SIP stoppage ratio is the SIP accounts discontinued versus new SIP accounts opened. In April, SIP stoppage ratio rose sharply to 298 percent due to a reconciliation exercise conducted by the Registrar and Transfer Agents and exchanges in compliance with a regulatory directive.
Bond markets
In the fixed income space, the US Treasury market has been seeing volatility with yields initially declining and then moving up sharply as a result of reciprocal tariffs imposed by the US on all countries. While yields on US Treasuries narrowed by 4 basis points (bps) over the month, the volatility around reciprocal tariffs and the uncertainty thereof led to swings in bond yields. Within a week, the yields rose to 4.5 percent from 4 percent levels after the announcement on tariffs by the US administration.

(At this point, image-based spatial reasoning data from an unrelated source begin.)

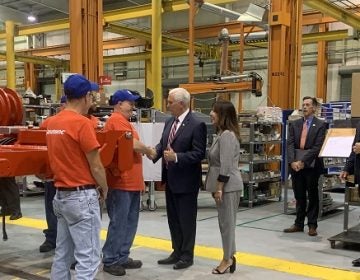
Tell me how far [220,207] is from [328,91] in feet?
44.5

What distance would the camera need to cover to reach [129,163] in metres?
3.71

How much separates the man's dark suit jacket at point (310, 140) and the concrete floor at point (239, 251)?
1.00 meters

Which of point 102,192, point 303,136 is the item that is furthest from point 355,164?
point 102,192

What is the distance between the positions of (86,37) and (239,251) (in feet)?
19.5

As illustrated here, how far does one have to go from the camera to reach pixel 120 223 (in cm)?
424

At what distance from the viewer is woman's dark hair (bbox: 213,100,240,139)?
424 centimetres

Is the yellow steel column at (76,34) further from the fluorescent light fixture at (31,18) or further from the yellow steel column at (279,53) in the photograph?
the fluorescent light fixture at (31,18)

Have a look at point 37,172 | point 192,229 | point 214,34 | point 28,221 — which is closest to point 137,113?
point 28,221

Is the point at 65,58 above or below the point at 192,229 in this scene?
above

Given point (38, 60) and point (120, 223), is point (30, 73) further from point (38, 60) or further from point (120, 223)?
point (120, 223)

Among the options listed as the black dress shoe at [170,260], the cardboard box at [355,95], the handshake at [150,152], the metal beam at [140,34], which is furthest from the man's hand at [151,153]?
the metal beam at [140,34]

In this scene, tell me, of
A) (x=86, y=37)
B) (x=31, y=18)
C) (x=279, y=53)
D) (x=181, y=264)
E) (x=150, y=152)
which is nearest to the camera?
(x=150, y=152)

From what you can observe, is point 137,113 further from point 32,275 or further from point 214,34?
point 214,34

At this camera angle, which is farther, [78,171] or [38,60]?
[38,60]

According to analysts at Axis Mutual Fund, the US will see its growth slowdown and the US Federal Reserve may lower interest rates by another 50 to 75 bps. However, the tariffs could lower growth, and this could mean a rate cut cycle of 75 to 100 bps, they say.
“India, too, will witness slower growth, but what holds the country in good stead is the limited goods exports to the US, but the services exports to the US is a higher component. The 90-day pause, while giving near-term respite, extends trade policy uncertainty, which could weigh down investment and consumption,” they add.